- Após 1.280 dias em greve, trabalhadores da Avibras aprovaram a quitação de dívidas trabalhistas, totalizando 230 milhões de reais.
- O pagamento será parcelado entre 12 e 48 vezes, conforme a faixa salarial, beneficiando cerca de 1,4 mil pessoas.
- A retomada das atividades está prevista para abril, com desligamento de 850 trabalhadores ainda registrados e 450 recontratações previstas; processo de demissões, homologações e contratações ocorrerá entre março e abril.
- O Tribunal de Justiça rejeitou recursos contra a homologação do Plano de Recuperação Judicial da Avibras, viabilizando a continuidade do processo de reestruturação.

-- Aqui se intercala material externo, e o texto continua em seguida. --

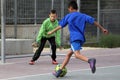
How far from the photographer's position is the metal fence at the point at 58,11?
901 inches

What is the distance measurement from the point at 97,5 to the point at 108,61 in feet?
33.2

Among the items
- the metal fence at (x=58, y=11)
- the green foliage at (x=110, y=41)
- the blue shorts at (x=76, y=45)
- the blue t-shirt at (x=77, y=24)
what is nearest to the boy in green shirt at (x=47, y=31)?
the blue t-shirt at (x=77, y=24)

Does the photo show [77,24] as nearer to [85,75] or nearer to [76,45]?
[76,45]

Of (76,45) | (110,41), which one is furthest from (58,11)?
(76,45)

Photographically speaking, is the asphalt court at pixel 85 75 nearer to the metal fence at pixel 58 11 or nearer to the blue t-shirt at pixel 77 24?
the blue t-shirt at pixel 77 24

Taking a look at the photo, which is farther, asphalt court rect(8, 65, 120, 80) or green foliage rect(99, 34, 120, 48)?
green foliage rect(99, 34, 120, 48)

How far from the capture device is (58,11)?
23.3 metres

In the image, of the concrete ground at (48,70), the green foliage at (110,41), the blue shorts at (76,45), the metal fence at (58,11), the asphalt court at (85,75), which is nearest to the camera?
the blue shorts at (76,45)

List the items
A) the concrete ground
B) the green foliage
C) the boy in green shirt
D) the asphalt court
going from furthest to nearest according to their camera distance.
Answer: the green foliage < the boy in green shirt < the concrete ground < the asphalt court

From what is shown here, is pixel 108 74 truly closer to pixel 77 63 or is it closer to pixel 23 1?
pixel 77 63

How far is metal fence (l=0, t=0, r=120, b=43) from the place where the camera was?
22.9 m

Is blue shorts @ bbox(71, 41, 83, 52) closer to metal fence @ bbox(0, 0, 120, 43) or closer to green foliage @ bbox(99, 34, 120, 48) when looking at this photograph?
green foliage @ bbox(99, 34, 120, 48)

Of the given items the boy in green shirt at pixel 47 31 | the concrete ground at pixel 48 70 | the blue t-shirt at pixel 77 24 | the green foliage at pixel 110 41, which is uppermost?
the blue t-shirt at pixel 77 24

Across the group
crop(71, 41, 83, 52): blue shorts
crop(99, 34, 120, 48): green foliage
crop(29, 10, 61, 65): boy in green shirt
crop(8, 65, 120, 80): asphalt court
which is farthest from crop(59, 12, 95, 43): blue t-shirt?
crop(99, 34, 120, 48): green foliage
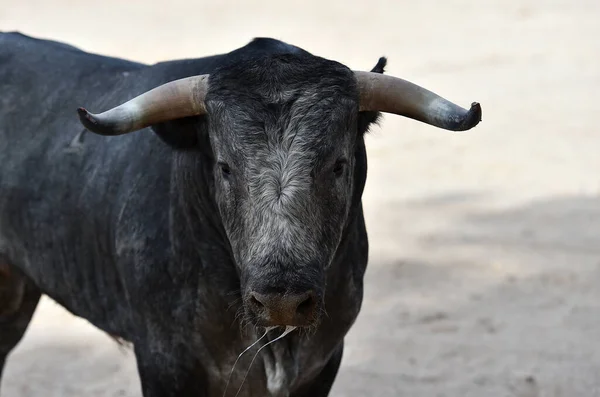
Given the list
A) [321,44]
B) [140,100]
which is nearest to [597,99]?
[321,44]

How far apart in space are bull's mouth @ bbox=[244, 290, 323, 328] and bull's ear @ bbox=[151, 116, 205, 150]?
2.32 feet

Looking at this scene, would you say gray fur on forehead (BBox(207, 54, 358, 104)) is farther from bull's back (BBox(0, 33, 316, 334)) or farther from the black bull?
bull's back (BBox(0, 33, 316, 334))

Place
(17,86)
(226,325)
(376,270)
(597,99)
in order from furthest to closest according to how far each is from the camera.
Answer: (597,99), (376,270), (17,86), (226,325)

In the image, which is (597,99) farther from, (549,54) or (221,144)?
(221,144)

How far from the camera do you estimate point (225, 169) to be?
150 inches

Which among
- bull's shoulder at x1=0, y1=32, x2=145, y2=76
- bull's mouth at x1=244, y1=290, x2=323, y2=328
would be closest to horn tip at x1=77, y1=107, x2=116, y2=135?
bull's mouth at x1=244, y1=290, x2=323, y2=328

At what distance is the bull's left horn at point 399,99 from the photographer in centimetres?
383

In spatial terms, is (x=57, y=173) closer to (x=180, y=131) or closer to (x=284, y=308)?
(x=180, y=131)

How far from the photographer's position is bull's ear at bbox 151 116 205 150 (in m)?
3.96

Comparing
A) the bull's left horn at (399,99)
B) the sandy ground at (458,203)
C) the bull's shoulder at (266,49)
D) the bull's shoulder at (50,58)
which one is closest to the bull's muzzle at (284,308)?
the bull's left horn at (399,99)

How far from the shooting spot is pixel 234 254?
386 cm

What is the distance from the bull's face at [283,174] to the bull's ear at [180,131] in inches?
4.9

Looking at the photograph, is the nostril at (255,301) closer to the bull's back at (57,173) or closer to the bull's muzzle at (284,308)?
the bull's muzzle at (284,308)

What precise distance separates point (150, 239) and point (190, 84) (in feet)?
2.05
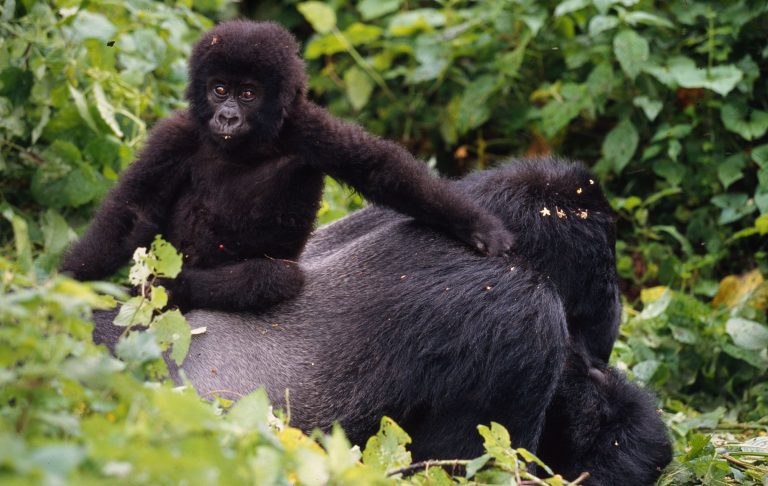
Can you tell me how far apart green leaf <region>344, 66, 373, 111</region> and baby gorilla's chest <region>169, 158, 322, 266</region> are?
2.70 metres

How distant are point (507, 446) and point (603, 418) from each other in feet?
2.88

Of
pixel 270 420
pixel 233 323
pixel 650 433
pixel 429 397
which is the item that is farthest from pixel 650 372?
pixel 270 420

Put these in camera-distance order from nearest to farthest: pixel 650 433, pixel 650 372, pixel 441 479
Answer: pixel 441 479 → pixel 650 433 → pixel 650 372

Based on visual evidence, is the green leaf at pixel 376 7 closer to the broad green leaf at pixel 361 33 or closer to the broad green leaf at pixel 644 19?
the broad green leaf at pixel 361 33

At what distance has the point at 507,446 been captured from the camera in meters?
2.20

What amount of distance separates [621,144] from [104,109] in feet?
7.03

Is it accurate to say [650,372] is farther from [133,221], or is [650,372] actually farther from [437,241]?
[133,221]

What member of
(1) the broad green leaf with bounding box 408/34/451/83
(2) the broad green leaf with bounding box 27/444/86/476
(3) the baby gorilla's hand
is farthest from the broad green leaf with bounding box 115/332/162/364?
(1) the broad green leaf with bounding box 408/34/451/83

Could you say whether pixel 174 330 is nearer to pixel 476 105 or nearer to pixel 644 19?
pixel 644 19

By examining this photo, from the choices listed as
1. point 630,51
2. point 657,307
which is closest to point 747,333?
point 657,307

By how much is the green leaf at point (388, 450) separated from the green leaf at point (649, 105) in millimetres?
2512

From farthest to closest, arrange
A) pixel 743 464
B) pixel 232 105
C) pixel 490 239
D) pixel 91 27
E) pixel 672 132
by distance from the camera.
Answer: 1. pixel 672 132
2. pixel 91 27
3. pixel 743 464
4. pixel 490 239
5. pixel 232 105

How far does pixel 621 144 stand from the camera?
4488mm

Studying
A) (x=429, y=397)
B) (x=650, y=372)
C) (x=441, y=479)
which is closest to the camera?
(x=441, y=479)
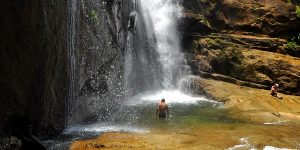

- A Avibras entrou com recuperação judicial em março de 2022 por crise financeira com dívidas reportadas de 600 milhões de reais; a mudança de direção envolve destituição do ex-proprietário e a transferência de 99% das ações para o Brasil Crédito Gestão.
A Avibras Indústria Aeroespacial encerrou uma greve que durou 1.280 dias, após os trabalhadores aprovarem a quitação de salários atrasados. A empresa está em Jacareí, interior de São Paulo, e a produção deve retornar em abril, após três anos sem operação contínua.
A proposta aprovada pela categoria envolve o pagamento de cerca de 230 milhões de reais, distribuídos em 12 a 48 parcelas conforme a faixa salarial. Ao todo, 1,4 mil pessoas têm valores a receber.
Segundo o Sindicato dos Metalúrgicos de São José dos Campos, 850 trabalhadores devem ser desligados na reestruturação, com 450 recontratações previstas. O processo de demissões, homologações e contratações ocorre entre março e abril.
Retomada das operações e nova direção
A Avibras afirmou que a decisão dos trabalhadores representa avanço para a reestruturação. A retomada depende ainda da conclusão de ajustes operacionais e da continuidade do Plano de Recuperação Judicial.
A Justiça tinha rejeitado recursos contra a homologação do plano, permitindo o avanço da transição da empresa. Em março de 2022, a Avibras entrou com recuperação judicial, alegando dívidas de cerca de 600 milhões de reais.
A transferência de controle ocorreu após a destituição do ex-proprietário, em julho de 2025, com 99% das ações passando para Brasil Crédito Gestão. A nova direção assume em meio à reativação de atividades e ao foco nos setores de defesa e aeroespacial.